§ Excerpt
# Time dependent heating of a conductor

I have a conductor that's being heated with current. I want to know the temperature of the conductor

$$P_{\text{generated}}=W_{\text{conduction}}+W_{\text{convection}}+W_{radiation}$$

Where generated heat is equal to dissipated heat. I got those equations to have only $T_{\text{conductor}}$ to be unknown from $\Delta T=\left(T_{\text{conductor}}-T_{\text{ambient}}\right)$ and with that I got result for $T_{conductor}$ when it's in steady state.

My question is how do I get this all time dependent so I can see how long it would take the conductor to get to steady state and what is the temperature of conductor at any time?

Thanks

In general we could use Newton's cooling law for this problem.

An object with surface area $A$ and heat transfer coefficient $h$ will lose thermal energy acc.:

$$\frac{dQ}{dt}=-hA(T(t)-T_0),$$

with $\frac{dQ}{dt}$ the heat flux (loss, in $\mathrm{W}$), $T(t)$ temperature evolution of the object and $T_0$ the ambient temperature.

But you're also providing power as heat energy $P$.

The heat balance is thus:

$$P-hA(T(t)-T_0)$$

Assume now that the object has mass $m$ and specific heat capacity $C_p$, then for each infinitesimal increment in heat content $dQ$ there is an increment in temperature $dT(t)$:

$$dQ=mC_pdT(t)$$

Or divided by $dt$:

$$\frac{dQ}{dt}=mC_p\frac{dT(t)}{dt}$$

We can now create the following identity:

$$P-hA(T(t)-T_0)=mC_p\frac{dT(t)}{dt}$$

Which is a first order differential equation with separable variables.

§ Given task A
In the thread on heating a conductor, what kind of differential equation does the final heat balance produce?
The thread on heating a conductor and the rows have nothing to do with each other.

§ Raw records
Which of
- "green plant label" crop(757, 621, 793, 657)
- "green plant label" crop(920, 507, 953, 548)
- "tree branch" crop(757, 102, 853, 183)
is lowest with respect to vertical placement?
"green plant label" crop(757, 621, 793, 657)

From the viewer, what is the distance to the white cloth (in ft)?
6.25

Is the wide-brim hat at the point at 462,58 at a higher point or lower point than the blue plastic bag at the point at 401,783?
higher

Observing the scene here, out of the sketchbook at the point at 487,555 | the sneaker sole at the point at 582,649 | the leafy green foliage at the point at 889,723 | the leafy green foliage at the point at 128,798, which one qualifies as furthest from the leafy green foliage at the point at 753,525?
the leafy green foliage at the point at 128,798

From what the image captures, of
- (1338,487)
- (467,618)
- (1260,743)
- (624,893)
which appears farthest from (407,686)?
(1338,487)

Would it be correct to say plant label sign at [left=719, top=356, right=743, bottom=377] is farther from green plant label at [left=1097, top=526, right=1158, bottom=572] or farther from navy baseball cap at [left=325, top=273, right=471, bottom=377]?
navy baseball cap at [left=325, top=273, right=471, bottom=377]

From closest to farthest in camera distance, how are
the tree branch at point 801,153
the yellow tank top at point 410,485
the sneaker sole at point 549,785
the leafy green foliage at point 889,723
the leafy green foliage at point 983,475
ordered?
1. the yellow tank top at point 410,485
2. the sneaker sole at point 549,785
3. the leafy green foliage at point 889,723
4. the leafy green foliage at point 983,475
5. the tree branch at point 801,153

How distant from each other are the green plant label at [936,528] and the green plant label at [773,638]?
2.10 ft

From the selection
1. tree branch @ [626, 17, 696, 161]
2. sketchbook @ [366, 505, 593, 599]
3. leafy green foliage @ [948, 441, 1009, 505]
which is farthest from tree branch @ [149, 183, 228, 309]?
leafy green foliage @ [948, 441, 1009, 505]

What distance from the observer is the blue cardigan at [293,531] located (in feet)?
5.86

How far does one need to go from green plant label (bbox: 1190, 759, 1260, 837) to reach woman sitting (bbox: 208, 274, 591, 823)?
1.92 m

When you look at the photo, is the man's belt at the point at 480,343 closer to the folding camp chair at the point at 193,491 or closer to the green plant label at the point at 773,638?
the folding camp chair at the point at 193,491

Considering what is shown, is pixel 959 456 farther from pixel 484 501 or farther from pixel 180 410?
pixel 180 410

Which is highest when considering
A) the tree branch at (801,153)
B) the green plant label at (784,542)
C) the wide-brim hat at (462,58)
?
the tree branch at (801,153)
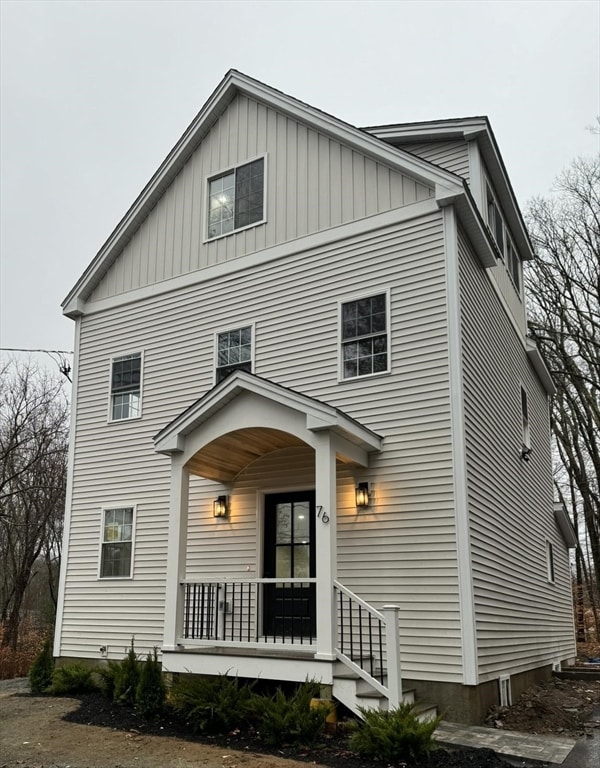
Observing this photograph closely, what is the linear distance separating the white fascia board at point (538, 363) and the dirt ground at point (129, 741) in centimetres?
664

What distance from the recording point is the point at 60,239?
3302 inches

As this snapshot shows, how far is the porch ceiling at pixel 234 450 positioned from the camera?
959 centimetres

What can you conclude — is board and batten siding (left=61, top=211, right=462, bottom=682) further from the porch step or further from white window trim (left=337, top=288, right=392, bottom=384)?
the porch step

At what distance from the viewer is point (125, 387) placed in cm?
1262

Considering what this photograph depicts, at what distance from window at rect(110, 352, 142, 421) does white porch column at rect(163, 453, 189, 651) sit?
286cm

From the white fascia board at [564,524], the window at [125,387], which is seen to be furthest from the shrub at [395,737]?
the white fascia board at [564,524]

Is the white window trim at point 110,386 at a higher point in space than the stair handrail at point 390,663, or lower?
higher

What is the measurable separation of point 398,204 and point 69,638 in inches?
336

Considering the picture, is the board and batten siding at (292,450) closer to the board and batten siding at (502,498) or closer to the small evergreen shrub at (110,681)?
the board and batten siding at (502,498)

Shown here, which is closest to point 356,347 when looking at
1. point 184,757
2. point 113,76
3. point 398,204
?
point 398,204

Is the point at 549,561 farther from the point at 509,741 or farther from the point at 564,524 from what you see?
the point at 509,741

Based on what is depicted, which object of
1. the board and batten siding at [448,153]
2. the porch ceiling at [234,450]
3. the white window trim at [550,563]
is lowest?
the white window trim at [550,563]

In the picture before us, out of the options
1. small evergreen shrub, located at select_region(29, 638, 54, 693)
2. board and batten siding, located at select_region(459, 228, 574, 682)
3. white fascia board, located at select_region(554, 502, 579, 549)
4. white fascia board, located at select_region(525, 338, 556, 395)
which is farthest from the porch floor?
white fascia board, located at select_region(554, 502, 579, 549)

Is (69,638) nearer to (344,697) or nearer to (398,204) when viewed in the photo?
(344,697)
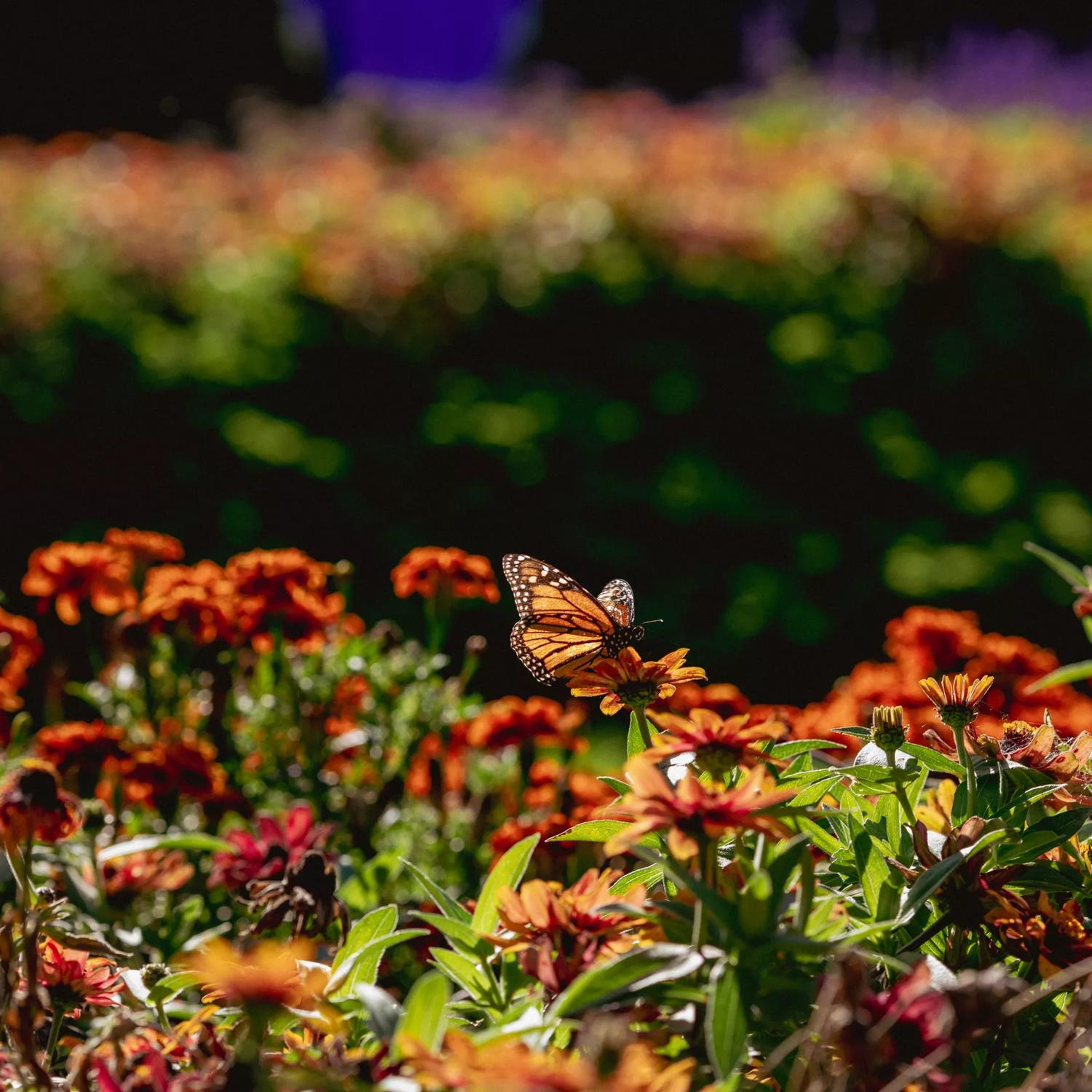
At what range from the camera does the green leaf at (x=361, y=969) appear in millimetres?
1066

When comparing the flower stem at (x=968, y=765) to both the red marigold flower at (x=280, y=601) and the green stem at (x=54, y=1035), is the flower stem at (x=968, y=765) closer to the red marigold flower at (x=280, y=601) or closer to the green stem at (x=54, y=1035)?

§ Given task B
Gather every line of the rows that contains the word "ceiling". Case counts.

§ Finished answer A
A first-order differential equation with separable variables.

§ Finished answer B
As this snapshot shows, how far is the porch ceiling at pixel 234 450 positioned from the camera?
2. the porch ceiling at [234,450]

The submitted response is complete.